The search team in Spearfish thinned, and talk in town and the outlying farms turned to other matters. Spring plowing and planting, lambings, the cougar who’d perched in an apple tree in a yard not a quarter-mile from downtown Deadwood.
People agreed over pie at the diner, across the counter of the post office, between sips of beer at the bar that the man who’d killed that poor guy from St. Paul had run off.
The trail had gone cold.
But Lil remembered the dream, and knew they were wrong.
While those around her lowered their guard, she only strengthened hers. She began to slip a knife in her boot every morning. Its weight gave her peace of mind even as she resented the need for it.
Good weather brought the tourists, and the tourists meant increased donations. Mary reported their seven percent increase for the first quarter held steady for the first weeks of the second. Good news, Lil knew, but she couldn’t work up enthusiasm.

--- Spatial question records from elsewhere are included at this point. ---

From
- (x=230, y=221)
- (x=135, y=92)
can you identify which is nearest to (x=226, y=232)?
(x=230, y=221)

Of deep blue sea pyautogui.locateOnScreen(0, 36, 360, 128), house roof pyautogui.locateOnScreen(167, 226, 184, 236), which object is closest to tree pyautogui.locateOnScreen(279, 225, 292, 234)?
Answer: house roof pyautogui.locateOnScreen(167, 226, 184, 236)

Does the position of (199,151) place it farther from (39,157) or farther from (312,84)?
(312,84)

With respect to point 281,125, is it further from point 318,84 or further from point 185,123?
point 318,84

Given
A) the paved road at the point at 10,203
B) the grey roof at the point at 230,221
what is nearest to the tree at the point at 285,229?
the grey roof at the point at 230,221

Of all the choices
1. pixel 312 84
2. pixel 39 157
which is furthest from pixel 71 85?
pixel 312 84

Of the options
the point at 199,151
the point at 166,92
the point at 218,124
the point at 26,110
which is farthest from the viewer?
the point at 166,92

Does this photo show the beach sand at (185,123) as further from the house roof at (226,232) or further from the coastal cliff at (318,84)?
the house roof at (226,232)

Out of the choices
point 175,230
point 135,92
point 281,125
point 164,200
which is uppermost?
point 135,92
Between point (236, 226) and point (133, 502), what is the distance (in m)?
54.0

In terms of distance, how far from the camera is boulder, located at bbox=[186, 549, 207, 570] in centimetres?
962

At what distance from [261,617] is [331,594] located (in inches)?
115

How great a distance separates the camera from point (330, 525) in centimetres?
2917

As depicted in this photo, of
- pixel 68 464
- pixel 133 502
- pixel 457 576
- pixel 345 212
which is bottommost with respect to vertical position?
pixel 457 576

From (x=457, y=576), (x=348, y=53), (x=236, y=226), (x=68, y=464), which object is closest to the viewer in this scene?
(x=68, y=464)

The more settled and ordinary the days became, the more her nerves frayed. What was he waiting for?
She asked herself that question as she carried hampers of food, or hosed down enclosures, as she uncarted supplies. Every time she made her rounds of the habitats her muscles braced for attack.
She all but willed it to come. She’d rather see Ethan leap out of the woods armed to the teeth than wait and wait for some unseen trap to spring.
She could watch Boris and Delilah curled together, or see him lead, and her tentatively follow into the grass, and feel pleasure, a sense of accomplishment. But under it brewed worry and stress.
She should be helping Mary and Lucius plan the summer open house, or put real effort into helping Tansy plan her wedding. But all she could think was: When? When would he come? When would it be finished?
“The waiting’s driving me crazy.” Following another new habit, Lil circled the habitats with Coop after the staff had gone for the day.